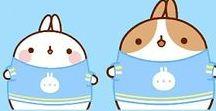 Molang ♥♥♥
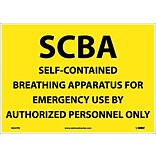 Information Labels; Scba Self Contained Breathing Apparatus, 10X14, Adhesive Vinyl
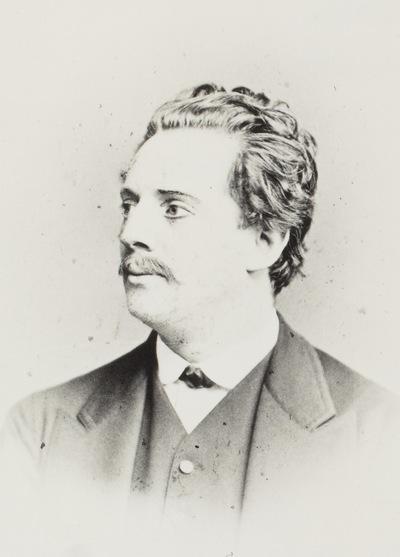 Portrat Eugen Hanstein 1839 1919 Schauspieler Albuminabzug Retuschiert Auf Karton Carte De Visite Mit Atelieraufdruck Verso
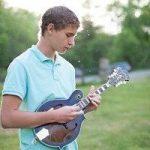 Shadowgrass - Morris-Luke_opt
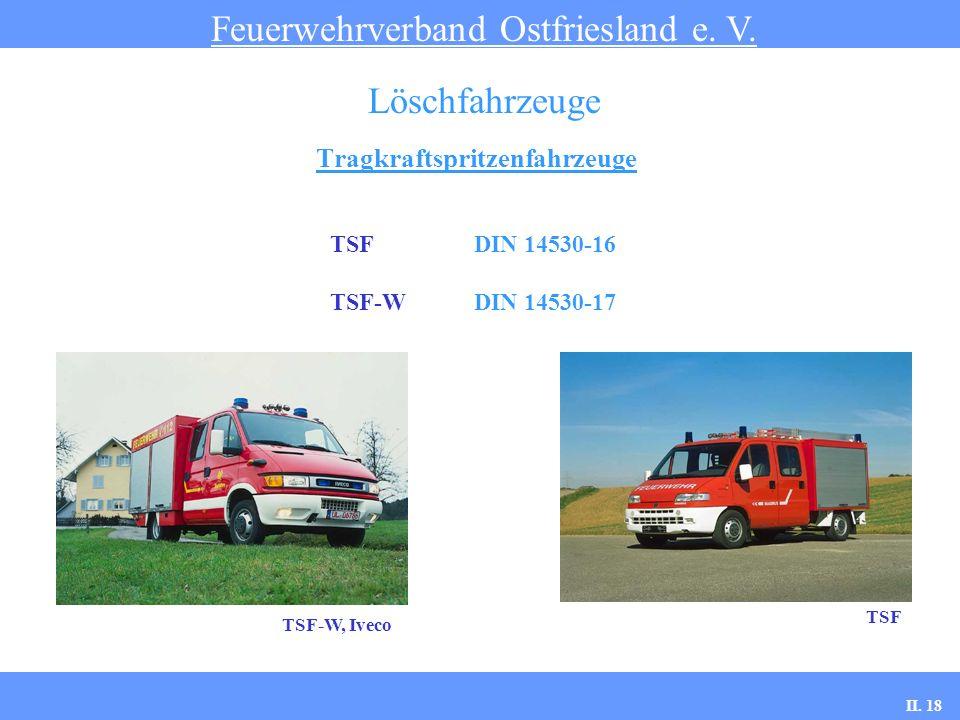 Tragkraftspritzenfahrzeuge Feuerwehrverband Ostfriesland e. V. Löschfahrzeuge TSF DIN 14530-16 TSF-W DIN 14530-17 TSF TSF-W, Iveco II. 18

YOUR ASSIGNMENT ::
Word for word, copy out each record; do not include pictures.

OUTPUT FOR THIS TASK ::
 Molang ♥♥♥
 Information Labels; Scba Self Contained Breathing Apparatus, 10X14, Adhesive Vinyl
 Portrat Eugen Hanstein 1839 1919 Schauspieler Albuminabzug Retuschiert Auf Karton Carte De Visite Mit Atelieraufdruck Verso
 Shadowgrass - Morris-Luke_opt
 Tragkraftspritzenfahrzeuge Feuerwehrverband Ostfriesland e. V. Löschfahrzeuge TSF DIN 14530-16 TSF-W DIN 14530-17 TSF TSF-W, Iveco II. 18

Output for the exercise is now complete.